Major Major Major Major
There a thing going around the intertrons that’s Carrie from Sex & The City at her laptop musing, with the caption, “and I started to wonder–was the Russian ambassador seeing everybody but me?”
GregB
Russia isn’t sending us their finest.
Davis X. Machina
@Gravenstone: He’s going to run out of alternatives to ‘rally ’round the flag, boys’ sooner or later. Given the present clip with which he’s burning through the ordinary distraction tools presidents have at their disposal, it’s going to be sooner rather than later.
Sorry, Seoul — you’re boned.
zhena gogolia
@Major Major Major Major:
But she got Baryshnikov.
Major Major Major Major
@zhena gogolia: didn’t he hit her?
zhena gogolia
@Major Major Major Major:
Really? I missed that episode.
Corner Stone
@Jerzy Russian: Your last name is “Russian” fer crikey’s sake!
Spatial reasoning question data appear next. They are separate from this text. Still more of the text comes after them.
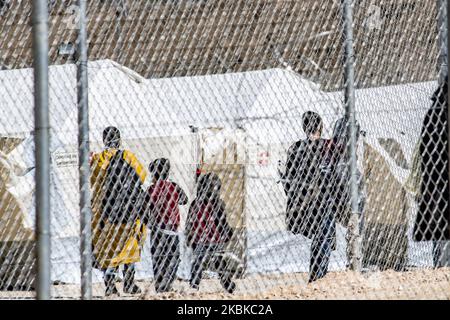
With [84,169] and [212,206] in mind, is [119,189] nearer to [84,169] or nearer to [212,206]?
[212,206]

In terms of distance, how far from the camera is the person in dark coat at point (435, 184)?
23.0 feet

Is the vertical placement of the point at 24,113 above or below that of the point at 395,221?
above

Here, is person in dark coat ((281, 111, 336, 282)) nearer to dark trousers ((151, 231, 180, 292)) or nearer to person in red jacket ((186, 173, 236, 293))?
person in red jacket ((186, 173, 236, 293))

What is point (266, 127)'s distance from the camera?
1092 centimetres

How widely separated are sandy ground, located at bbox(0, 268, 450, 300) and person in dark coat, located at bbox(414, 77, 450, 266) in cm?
50

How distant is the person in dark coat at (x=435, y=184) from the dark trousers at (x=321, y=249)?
1136mm

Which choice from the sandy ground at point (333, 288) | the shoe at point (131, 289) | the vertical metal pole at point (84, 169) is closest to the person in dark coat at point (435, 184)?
the sandy ground at point (333, 288)

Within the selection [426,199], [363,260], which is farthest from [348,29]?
[363,260]

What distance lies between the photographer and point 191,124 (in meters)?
11.0

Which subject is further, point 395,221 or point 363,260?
point 395,221

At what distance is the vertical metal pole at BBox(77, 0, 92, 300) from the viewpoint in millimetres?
5988

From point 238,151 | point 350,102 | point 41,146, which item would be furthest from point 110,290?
point 41,146
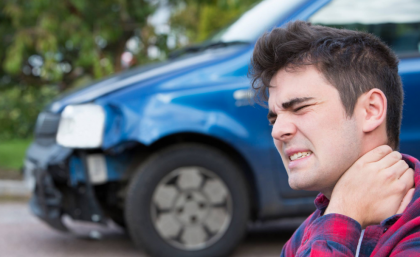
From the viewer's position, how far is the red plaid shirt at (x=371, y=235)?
104 cm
Smedley Darlington Prunebanks (Formerly Mumphrey, et al.)
They’re all in a tub of Russians up to their ears. They’re going to drown. The only thing we don’t yet know is which ones will turn on the others and how soon.
japa21
We all know the Benghazi folderol and the email scandals were much ado about nothing, but there was some degree of material out there to justify an initial look see, but not enough to go to the extent the GOP did. There is 20X as much material here to have several deep investigations going on, but all we have so far are some little gestures by the GOP, the size of which is comparable to Trump’s hands or other parts.
Gravenstone
@Davis X. Machina:
Pretty much. One of the managers at work spent his teen years living as a military dependent near the DMZ. He said it was common knowledge that NK has enough tube artillery in range of Seoul to basically level the city in a matter of hours. I always thought that had to be a really bizarre background to grow up in.
Major Major Major Major
@zhena gogolia: I think it’s why they broke up. Ages ago though.
@Gravenstone: yep. Millions of deaths in a day or two. Clever situation on NK’s part of course.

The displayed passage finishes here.